Open hfinkel opened 12 years ago
From my "quick look", it looks like something is off with Reductions-flt, at least icc with vectorizer disabled gets similar performance on Reductions-{flt,dbl}. I don't see anything fishy with Symbolics.
It's probably worth investigating the Reductions-flt performance issue more, so I will leave this open, but my main interest here was in just getting the benchmarks to not be noisy on Sandy Bridge and they have stabilized so I'm not personally planning on doing any more investigation for the time being.
Improved here: http://llvm.org/viewvc/llvm-project?view=revision&revision=178968
Here is an LNT run for the change: http://llvm.org/perf/db_default/v4/nts/10308
As you can see, the tests got significantly faster just from changing the data layout which shows that these tests are incredibly susceptible to address layout, at least on Intel.
MultiSource/Benchmarks/TSVC/Expansion-dbl/Expansion-dbl 4.1955 -36.76% MultiSource/Benchmarks/TSVC/Expansion-flt/Expansion-flt 2.9747 -11.50%
MultiSource/Benchmarks/TSVC/LoopRestructuring-dbl/LoopRestructuring-dbl 4.2053 -48.97% MultiSource/Benchmarks/TSVC/LoopRestructuring-flt/LoopRestructuring-flt 3.8445 -8.54%
I will take a quick look at Reductions and Symbolics to see if I notice anything fishy.
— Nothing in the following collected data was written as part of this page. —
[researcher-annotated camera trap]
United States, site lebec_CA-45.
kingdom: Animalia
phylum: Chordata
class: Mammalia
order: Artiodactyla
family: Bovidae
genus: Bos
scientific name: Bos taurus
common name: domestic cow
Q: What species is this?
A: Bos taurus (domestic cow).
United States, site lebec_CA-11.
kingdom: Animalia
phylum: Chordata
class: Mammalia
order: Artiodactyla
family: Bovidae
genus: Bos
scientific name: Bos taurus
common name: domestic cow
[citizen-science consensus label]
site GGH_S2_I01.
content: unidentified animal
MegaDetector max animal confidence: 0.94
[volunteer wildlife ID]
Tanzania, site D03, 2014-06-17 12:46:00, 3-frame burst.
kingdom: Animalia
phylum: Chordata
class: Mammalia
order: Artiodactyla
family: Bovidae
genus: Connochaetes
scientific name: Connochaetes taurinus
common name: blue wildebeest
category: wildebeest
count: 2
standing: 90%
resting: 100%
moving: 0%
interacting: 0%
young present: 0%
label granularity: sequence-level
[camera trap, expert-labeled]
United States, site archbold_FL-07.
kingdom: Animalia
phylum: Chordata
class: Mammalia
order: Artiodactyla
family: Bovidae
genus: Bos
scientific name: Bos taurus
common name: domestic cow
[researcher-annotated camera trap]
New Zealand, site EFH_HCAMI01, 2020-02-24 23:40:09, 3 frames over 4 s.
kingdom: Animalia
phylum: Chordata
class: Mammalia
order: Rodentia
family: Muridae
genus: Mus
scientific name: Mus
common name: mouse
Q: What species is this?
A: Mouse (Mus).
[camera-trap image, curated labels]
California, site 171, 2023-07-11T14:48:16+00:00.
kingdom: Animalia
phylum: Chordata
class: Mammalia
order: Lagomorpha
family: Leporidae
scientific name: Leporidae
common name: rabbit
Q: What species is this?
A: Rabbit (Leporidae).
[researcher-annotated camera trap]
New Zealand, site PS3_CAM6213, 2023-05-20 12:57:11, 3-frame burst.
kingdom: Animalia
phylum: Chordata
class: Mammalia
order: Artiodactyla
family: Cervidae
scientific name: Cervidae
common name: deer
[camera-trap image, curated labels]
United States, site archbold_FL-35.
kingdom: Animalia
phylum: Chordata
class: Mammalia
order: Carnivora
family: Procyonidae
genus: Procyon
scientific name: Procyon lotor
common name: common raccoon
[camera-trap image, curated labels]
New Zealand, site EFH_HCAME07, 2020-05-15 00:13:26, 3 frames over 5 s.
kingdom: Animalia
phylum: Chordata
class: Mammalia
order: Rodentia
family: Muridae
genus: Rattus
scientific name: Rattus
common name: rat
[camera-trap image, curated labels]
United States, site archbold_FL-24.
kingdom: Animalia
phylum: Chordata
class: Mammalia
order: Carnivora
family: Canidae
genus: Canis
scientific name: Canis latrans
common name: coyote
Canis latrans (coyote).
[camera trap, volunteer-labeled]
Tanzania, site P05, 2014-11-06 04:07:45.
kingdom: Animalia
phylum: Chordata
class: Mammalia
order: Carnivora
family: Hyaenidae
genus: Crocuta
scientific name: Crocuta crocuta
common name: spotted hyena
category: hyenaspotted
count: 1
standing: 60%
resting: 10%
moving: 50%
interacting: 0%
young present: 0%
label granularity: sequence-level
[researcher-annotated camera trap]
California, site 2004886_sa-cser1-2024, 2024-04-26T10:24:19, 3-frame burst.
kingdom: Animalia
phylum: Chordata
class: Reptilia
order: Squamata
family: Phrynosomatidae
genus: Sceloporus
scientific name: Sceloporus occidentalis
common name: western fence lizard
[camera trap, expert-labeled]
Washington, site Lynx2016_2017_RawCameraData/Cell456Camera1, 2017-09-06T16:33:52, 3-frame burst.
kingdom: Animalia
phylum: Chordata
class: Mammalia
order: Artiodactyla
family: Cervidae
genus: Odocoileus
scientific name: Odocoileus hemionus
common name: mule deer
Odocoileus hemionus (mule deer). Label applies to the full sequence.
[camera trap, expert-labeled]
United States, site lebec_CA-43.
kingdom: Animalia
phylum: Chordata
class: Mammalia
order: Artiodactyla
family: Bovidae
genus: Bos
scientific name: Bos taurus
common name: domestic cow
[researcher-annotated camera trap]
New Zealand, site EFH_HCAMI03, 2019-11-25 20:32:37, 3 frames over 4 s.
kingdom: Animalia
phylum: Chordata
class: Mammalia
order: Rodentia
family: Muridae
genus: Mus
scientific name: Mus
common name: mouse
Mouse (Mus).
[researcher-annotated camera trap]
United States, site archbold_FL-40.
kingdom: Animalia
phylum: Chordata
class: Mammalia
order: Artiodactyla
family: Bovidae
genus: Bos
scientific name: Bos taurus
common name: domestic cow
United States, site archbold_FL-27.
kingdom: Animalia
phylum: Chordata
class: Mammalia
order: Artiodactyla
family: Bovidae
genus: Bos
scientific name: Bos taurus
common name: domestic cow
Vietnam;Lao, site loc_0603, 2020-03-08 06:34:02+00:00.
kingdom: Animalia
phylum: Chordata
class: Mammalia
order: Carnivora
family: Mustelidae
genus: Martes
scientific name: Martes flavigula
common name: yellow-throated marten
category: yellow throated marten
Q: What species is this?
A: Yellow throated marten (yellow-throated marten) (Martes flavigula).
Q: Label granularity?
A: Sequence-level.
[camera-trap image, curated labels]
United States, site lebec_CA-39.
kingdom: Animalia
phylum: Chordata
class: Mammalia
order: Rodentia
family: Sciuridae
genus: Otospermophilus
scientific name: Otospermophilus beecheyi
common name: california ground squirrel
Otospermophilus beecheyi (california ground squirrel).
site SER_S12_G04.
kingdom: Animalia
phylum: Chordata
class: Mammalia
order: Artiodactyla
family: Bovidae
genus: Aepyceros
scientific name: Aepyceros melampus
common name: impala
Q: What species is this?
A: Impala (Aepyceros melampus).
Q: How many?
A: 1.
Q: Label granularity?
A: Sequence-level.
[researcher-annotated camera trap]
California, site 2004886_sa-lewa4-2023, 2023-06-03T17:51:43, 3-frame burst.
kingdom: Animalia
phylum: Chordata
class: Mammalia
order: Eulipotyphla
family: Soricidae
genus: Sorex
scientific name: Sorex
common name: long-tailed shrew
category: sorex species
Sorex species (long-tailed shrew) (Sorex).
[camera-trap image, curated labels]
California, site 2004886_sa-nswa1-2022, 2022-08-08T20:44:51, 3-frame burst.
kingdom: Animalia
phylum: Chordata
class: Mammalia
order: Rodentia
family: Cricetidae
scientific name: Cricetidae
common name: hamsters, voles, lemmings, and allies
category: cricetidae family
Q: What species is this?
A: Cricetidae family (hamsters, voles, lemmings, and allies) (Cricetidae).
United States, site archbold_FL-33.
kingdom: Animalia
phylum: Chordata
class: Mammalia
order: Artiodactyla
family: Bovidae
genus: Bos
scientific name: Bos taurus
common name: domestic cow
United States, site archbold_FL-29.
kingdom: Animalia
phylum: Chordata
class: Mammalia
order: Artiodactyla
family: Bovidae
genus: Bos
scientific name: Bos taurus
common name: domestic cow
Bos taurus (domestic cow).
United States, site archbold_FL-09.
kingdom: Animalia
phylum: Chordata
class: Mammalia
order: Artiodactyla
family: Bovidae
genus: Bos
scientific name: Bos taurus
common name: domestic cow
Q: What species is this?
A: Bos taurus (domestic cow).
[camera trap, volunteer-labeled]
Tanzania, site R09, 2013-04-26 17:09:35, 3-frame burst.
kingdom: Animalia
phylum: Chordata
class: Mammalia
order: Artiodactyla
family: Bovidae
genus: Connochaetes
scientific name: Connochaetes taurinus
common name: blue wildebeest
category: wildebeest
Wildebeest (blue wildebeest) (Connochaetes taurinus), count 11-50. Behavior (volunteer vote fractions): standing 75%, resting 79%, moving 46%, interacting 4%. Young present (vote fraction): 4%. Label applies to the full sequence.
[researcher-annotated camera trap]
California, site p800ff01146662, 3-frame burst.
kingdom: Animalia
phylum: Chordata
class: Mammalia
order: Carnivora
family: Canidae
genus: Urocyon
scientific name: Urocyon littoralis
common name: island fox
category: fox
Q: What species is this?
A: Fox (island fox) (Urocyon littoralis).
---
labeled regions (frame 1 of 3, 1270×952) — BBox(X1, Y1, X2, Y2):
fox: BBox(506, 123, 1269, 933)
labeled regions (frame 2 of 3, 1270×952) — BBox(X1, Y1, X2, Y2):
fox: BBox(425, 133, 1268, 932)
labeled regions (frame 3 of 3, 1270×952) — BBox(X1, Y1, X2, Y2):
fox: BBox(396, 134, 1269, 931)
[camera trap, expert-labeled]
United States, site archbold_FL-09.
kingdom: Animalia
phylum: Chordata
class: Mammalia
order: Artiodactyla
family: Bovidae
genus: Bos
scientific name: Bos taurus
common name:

This isn't actually a code gen problem, this is because the benchmarks are written in such a way that they are hitting a specific X86 problem due to the exact address layout of the global variables. This is known as the 4k-aliasing problem on Intel, see http://software.intel.com/sites/products/documentation/doclib/stdxe/2013/amplifierxe/win/ug_docs/GUID-C801145A-A066-4C1A-B744-2B51AD89EFF6.htm
Proposing a patch on the ML to address this and otherwise make the benchmarks a bit more predictable across platforms.
What machine are you running this on? Do you have SSE2 enabled?
-Chris
The numbers I quoted are from the Darwin x86_64 builder: http://llvm.org/perf/db_default/v4/nts/4826 (the build options for that builder are just -O3, but I'm pretty sure that enables SSE).
I've seen very similar relative numbers on my x86_64 linux machines, and on those, SSE is certainly enabled.
What machine are you running this on? Do you have SSE2 enabled?
-Chris
Extended Description
On the general assumption that running the TSVC loops with floats should be faster than running them with doubles, I suspect we have suboptimal code generation for the following tests:
[from: http://llvm.org/perf/db_default/v4/nts/4826]
MultiSource/Benchmarks/TSVC/ControlLoops-dbl/ControlLoops-dbl 5.3408 MultiSource/Benchmarks/TSVC/ControlLoops-flt/ControlLoops-flt 6.6713
MultiSource/Benchmarks/TSVC/Reductions-dbl/Reductions-dbl 5.4195 MultiSource/Benchmarks/TSVC/Reductions-flt/Reductions-flt 8.6970
Also, while the double-precision code should be slower, as we're not vectorizing, can it legitimately be 2x slower? If not, these also indicate a problem:
MultiSource/Benchmarks/TSVC/Expansion-dbl/Expansion-dbl 7.1848 MultiSource/Benchmarks/TSVC/Expansion-flt/Expansion-flt 4.3780
MultiSource/Benchmarks/TSVC/LoopRestructuring-dbl/LoopRestructuring-dbl 8.3210 MultiSource/Benchmarks/TSVC/LoopRestructuring-flt/LoopRestructuring-flt 4.2134
These also seems questionable:
MultiSource/Benchmarks/TSVC/NodeSplitting-dbl/NodeSplitting-dbl 8.5494 MultiSource/Benchmarks/TSVC/NodeSplitting-flt/NodeSplitting-flt 5.5331
MultiSource/Benchmarks/TSVC/Symbolics-dbl/Symbolics-dbl 4.9180 MultiSource/Benchmarks/TSVC/Symbolics-flt/Symbolics-flt 3.5667
When these tests are run on my POWER7 (powerpc64) machine, the timing on the tests is as I would expect: the float and double versions take approximately the same amount of time to execute, with the double-precision version generally taking slightly more time. As a result, I suspect that these problems are specific to x86 codegen.